● **Aim of the task**
Repeat the entries exactly, keeping every line as it is.
*** Opening Supplied entries ***
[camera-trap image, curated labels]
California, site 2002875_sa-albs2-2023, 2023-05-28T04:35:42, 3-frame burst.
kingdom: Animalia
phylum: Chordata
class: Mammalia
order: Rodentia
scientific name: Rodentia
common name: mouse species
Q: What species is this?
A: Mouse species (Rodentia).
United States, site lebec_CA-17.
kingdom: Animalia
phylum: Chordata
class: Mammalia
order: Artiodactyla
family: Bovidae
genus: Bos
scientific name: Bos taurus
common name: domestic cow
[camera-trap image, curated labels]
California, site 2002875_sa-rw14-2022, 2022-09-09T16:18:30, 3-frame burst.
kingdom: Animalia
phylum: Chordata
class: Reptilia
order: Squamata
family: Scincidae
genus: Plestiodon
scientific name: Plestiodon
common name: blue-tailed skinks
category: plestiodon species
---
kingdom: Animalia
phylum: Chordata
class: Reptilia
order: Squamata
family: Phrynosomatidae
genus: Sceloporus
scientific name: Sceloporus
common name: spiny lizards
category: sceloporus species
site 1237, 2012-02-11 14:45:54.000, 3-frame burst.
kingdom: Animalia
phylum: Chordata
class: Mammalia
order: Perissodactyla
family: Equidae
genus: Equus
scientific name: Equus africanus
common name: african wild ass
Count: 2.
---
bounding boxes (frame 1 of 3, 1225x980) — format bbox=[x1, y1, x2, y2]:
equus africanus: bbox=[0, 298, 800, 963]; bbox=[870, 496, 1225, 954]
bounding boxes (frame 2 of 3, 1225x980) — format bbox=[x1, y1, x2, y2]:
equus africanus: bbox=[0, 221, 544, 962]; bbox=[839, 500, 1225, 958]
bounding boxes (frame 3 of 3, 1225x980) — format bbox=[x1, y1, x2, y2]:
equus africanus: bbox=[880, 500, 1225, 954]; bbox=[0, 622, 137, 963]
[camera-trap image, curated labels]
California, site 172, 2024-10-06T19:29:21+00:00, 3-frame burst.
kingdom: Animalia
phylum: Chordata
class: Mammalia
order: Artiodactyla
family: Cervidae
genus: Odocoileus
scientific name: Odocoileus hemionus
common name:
*** Closing Supplied entries ***
● **Task response**
[camera-trap image, curated labels]
California, site 2002875_sa-albs2-2023, 2023-05-28T04:35:42, 3-frame burst.
kingdom: Animalia
phylum: Chordata
class: Mammalia
order: Rodentia
scientific name: Rodentia
common name: mouse species
Q: What species is this?
A: Mouse species (Rodentia).
United States, site lebec_CA-17.
kingdom: Animalia
phylum: Chordata
class: Mammalia
order: Artiodactyla
family: Bovidae
genus: Bos
scientific name: Bos taurus
common name: domestic cow
[camera-trap image, curated labels]
California, site 2002875_sa-rw14-2022, 2022-09-09T16:18:30, 3-frame burst.
kingdom: Animalia
phylum: Chordata
class: Reptilia
order: Squamata
family: Scincidae
genus: Plestiodon
scientific name: Plestiodon
common name: blue-tailed skinks
category: plestiodon species
---
kingdom: Animalia
phylum: Chordata
class: Reptilia
order: Squamata
family: Phrynosomatidae
genus: Sceloporus
scientific name: Sceloporus
common name: spiny lizards
category: sceloporus species
site 1237, 2012-02-11 14:45:54.000, 3-frame burst.
kingdom: Animalia
phylum: Chordata
class: Mammalia
order: Perissodactyla
family: Equidae
genus: Equus
scientific name: Equus africanus
common name: african wild ass
Count: 2.
---
bounding boxes (frame 1 of 3, 1225x980) — format bbox=[x1, y1, x2, y2]:
equus africanus: bbox=[0, 298, 800, 963]; bbox=[870, 496, 1225, 954]
bounding boxes (frame 2 of 3, 1225x980) — format bbox=[x1, y1, x2, y2]:
equus africanus: bbox=[0, 221, 544, 962]; bbox=[839, 500, 1225, 958]
bounding boxes (frame 3 of 3, 1225x980) — format bbox=[x1, y1, x2, y2]:
equus africanus: bbox=[880, 500, 1225, 954]; bbox=[0, 622, 137, 963]
[camera-trap image, curated labels]
California, site 172, 2024-10-06T19:29:21+00:00, 3-frame burst.
kingdom: Animalia
phylum: Chordata
class: Mammalia
order: Artiodactyla
family: Cervidae
genus: Odocoileus
scientific name: Odocoileus hemionus
common name:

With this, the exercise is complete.